The Prime Minister won’t change
The avalanche of parliamentary defeat that consumed May’s Withdrawal Deal bill last Tuesday evening has suddenly turned Mrs May into a mollifying seeker of consensus across the House. Her dereliction of duty as Prime Minister is as colossal as her defeat. She cannot change overnight; the time to reach out was the day after she became Prime Minister a few weeks after the Referendum, acknowledging a victory for Leave and only a four point difference between the huge Leave vote and the huge Remain vote.

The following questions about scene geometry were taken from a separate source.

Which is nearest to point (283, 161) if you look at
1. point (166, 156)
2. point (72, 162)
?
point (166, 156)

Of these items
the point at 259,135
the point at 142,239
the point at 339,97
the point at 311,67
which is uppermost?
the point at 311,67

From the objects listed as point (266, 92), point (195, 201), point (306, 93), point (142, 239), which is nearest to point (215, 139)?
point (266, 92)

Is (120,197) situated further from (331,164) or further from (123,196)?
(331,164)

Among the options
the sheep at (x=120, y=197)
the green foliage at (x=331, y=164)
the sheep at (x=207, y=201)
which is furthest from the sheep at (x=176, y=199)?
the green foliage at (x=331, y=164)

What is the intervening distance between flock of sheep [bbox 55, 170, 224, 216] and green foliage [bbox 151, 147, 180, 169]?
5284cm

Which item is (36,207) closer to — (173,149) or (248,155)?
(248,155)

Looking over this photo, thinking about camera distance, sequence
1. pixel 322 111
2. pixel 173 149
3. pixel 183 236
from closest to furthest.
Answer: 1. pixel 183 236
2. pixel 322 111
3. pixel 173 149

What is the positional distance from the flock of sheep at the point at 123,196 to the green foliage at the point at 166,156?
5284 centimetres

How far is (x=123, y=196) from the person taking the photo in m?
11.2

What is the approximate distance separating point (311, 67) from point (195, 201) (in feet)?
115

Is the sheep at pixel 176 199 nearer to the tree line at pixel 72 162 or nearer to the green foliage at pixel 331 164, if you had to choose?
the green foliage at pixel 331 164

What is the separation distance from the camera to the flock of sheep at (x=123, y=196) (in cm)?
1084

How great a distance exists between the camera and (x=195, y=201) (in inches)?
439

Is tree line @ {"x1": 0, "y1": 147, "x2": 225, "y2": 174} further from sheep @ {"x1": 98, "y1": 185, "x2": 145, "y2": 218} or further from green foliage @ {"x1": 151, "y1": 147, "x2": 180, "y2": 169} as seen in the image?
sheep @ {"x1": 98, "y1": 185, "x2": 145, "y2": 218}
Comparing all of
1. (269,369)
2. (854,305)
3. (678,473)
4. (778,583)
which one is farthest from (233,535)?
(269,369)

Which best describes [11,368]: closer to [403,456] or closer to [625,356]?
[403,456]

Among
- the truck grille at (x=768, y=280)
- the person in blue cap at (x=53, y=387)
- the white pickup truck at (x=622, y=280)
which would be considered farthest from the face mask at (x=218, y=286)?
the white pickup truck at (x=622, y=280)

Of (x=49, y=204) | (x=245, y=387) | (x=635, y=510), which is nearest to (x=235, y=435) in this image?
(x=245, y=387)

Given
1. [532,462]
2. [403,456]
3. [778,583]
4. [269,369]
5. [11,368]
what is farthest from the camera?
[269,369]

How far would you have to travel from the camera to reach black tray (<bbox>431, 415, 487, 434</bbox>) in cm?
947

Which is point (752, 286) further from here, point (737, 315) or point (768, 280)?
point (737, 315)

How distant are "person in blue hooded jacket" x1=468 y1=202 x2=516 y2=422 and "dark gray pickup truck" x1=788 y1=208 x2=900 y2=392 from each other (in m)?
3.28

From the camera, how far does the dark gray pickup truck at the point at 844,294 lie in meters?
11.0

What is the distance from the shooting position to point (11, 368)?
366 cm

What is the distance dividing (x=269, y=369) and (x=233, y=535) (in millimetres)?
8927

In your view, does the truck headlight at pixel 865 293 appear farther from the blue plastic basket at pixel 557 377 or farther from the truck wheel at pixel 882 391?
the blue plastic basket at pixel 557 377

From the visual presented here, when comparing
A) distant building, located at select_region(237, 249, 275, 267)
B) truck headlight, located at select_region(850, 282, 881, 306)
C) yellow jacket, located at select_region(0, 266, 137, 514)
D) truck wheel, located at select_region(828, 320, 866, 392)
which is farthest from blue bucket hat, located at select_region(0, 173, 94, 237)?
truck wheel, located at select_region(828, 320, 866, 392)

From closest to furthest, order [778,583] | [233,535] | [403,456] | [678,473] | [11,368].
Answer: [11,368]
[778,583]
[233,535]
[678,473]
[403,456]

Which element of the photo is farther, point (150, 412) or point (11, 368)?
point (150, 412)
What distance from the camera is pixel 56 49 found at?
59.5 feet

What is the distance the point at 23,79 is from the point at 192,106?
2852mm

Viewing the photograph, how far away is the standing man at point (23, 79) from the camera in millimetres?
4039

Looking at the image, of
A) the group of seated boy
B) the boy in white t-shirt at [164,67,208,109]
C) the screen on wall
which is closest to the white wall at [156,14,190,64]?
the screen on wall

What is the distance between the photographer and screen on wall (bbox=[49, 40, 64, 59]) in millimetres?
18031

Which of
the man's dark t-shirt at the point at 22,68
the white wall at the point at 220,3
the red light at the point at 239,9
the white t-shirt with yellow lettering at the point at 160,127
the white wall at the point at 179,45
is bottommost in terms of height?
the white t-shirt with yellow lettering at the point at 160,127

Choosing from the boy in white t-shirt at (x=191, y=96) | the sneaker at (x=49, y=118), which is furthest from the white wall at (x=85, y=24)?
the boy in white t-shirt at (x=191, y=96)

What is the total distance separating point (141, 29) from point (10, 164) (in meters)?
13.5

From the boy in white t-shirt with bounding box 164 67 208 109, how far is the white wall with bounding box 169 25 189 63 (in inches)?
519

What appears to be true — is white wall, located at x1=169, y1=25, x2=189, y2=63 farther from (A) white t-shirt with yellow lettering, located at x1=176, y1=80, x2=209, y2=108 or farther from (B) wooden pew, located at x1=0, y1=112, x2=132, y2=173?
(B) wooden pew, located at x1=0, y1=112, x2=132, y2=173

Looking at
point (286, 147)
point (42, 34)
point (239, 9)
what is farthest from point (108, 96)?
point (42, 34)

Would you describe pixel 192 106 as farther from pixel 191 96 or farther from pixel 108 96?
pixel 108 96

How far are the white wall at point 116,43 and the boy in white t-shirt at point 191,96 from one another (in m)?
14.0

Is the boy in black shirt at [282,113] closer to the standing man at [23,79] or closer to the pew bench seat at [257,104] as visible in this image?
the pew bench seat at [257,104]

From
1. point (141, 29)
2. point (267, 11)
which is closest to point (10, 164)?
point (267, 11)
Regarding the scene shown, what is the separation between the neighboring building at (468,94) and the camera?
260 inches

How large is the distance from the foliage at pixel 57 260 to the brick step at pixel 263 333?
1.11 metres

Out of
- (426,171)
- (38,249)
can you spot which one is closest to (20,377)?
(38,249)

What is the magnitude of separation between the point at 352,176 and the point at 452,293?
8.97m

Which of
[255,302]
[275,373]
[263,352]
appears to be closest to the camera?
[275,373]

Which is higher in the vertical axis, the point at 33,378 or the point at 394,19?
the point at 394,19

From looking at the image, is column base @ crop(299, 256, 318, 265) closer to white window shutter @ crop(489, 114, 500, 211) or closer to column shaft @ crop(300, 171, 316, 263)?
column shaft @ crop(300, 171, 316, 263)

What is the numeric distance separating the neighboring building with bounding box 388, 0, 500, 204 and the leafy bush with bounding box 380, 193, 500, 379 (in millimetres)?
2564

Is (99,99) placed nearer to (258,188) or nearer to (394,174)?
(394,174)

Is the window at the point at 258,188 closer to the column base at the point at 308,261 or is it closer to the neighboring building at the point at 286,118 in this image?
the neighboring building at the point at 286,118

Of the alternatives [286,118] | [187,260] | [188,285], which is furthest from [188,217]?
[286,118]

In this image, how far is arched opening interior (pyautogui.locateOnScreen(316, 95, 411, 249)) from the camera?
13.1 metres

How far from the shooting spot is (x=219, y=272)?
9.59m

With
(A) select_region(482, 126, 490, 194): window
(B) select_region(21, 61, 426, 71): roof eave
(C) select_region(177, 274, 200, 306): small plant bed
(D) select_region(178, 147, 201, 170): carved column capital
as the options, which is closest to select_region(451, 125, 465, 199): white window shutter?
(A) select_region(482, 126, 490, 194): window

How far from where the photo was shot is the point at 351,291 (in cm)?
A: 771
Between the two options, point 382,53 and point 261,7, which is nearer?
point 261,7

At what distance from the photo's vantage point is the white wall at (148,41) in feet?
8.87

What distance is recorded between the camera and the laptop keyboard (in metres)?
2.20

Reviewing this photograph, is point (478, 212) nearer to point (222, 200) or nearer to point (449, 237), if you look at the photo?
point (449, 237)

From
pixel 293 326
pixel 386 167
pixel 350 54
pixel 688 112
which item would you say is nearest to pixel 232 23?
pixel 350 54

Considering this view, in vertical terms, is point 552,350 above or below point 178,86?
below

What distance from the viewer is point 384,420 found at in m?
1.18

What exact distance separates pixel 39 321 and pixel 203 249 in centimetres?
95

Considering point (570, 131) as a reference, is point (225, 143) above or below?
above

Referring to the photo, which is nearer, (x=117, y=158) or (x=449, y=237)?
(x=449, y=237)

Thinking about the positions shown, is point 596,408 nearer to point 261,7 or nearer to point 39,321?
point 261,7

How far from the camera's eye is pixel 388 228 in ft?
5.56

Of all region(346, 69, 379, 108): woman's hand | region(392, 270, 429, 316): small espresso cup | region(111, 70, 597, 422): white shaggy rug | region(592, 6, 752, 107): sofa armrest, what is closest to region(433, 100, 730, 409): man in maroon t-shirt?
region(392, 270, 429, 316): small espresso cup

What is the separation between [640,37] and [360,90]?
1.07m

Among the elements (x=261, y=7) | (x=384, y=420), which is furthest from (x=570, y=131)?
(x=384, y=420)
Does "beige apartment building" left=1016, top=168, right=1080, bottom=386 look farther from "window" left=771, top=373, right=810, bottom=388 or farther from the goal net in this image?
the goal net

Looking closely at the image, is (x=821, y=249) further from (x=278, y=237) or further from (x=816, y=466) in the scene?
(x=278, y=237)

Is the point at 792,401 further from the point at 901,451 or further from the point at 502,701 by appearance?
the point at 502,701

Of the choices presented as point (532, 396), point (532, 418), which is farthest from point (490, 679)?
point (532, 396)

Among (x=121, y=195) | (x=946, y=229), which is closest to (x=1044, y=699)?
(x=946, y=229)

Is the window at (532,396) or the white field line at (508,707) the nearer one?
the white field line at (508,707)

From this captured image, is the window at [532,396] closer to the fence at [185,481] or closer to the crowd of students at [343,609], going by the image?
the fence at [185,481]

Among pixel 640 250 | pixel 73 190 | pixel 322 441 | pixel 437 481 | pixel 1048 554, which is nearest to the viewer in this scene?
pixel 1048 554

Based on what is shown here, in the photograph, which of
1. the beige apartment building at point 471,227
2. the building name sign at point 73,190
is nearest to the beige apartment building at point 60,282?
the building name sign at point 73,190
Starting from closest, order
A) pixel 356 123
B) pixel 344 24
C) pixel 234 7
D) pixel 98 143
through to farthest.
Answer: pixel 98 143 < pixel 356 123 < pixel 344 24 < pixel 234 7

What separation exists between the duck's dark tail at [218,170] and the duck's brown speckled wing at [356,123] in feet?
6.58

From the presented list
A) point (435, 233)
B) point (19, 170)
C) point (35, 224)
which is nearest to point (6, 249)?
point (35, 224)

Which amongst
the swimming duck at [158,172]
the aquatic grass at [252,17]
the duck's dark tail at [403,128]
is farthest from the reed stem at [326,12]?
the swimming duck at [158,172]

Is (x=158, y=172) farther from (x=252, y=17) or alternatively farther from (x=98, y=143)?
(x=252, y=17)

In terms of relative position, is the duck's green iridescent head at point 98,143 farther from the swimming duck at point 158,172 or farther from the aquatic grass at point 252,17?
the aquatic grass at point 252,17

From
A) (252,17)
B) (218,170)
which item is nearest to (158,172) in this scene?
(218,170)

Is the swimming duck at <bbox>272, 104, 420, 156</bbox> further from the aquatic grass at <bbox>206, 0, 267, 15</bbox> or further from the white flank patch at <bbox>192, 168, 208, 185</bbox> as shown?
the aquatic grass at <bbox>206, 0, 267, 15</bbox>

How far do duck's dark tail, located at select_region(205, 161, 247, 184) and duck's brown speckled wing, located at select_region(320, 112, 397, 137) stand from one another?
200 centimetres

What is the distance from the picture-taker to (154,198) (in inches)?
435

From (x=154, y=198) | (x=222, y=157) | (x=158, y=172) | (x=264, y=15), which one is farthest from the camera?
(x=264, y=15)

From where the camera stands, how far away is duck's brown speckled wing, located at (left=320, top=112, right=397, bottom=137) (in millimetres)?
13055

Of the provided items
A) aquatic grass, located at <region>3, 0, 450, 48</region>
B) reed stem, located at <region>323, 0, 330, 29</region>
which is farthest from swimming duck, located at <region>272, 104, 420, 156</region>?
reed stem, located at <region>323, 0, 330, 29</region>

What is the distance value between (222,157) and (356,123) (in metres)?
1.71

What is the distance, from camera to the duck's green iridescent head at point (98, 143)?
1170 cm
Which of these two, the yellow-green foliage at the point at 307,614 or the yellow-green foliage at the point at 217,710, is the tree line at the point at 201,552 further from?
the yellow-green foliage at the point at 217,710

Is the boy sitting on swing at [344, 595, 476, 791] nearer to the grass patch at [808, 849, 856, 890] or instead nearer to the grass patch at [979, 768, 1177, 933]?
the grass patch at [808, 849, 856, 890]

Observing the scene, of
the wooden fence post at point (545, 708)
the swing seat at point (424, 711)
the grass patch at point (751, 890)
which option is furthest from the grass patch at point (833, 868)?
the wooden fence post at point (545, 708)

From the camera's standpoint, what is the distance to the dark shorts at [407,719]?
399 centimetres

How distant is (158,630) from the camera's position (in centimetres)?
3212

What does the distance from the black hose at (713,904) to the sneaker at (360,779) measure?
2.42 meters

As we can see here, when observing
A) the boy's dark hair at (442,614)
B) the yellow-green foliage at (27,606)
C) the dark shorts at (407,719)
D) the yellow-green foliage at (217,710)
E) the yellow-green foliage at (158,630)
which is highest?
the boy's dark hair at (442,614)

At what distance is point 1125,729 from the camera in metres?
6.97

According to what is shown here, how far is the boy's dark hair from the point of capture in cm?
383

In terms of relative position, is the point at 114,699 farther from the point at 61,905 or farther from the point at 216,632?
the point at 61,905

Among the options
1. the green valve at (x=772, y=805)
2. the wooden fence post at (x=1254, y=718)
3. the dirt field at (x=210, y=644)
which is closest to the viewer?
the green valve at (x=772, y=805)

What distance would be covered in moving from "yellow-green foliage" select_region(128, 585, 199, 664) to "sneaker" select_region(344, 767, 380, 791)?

Now, amidst the desperate, time-constrained scrabbling in Westminster and Whitehall, Jeremy Corbyn is right to call for a General Election. Theresa May is also right to refuse the call for a People’s Vote. A second referendum would be more bitter and divisive than the first. The question is now more complex since so much more has been thought through since the Referendum. The disentanglement of so many fundamental links between the member states of Europe cannot be reduced to an in/out question, a no-deal or remain question, which is where we are.
Parliament works
Parliament is working as it should, by holding this Government to account. The Government has signally failed. The people’s responsibility is to elect a new government which can do a better job – and if necessary go on doing so until we find one. The first referendum advised parliament to Leave. Parliament took this as an instruction and the Government has been trying to work out how to do it ever since. This minority Conservative government has failed, gone down to defeat on its signature policy, so it should ask the people to elect a new parliament.
Revoke Article 50
It’s parliament’s job to agree the solution to the puzzle, it’s the government’s job to run the country and it’s the people’s responsibility to elect a government. The only sensible way now to deal with the first referendum result is to revoke, not extend, Article 50 so that there is no compression of debate before another artificial deadline. Revoke Article 50, continue the discussion about Brexit in less fevered terms, but also set it in the context of running the country as a whole – dealing with food banks, intolerable poverty, scrappy public services, struggling nurses and doctors, over-worked teachers, relations with partner states in Europe and unstable states around the world. Let Brexit take its place down the list of issues of importance to the public where it was before the referendum was called. Once there is an agreement on what sort of Brexit the country wants, and only when there is agreement, and the EU agrees that what the UK wants is feasible for the EU, then give notice to leave on terms that are clear in their detail as well as in principle.
Fintan O’Toole in The Guardian writes that Brexit is about Britain, not about Europe. Only a General Election now will lead us on to a deeper examination of our society, rather than the displacement activity that is Brexit. It is the people’s responsibility to demand it, because we are society and our society is under threat.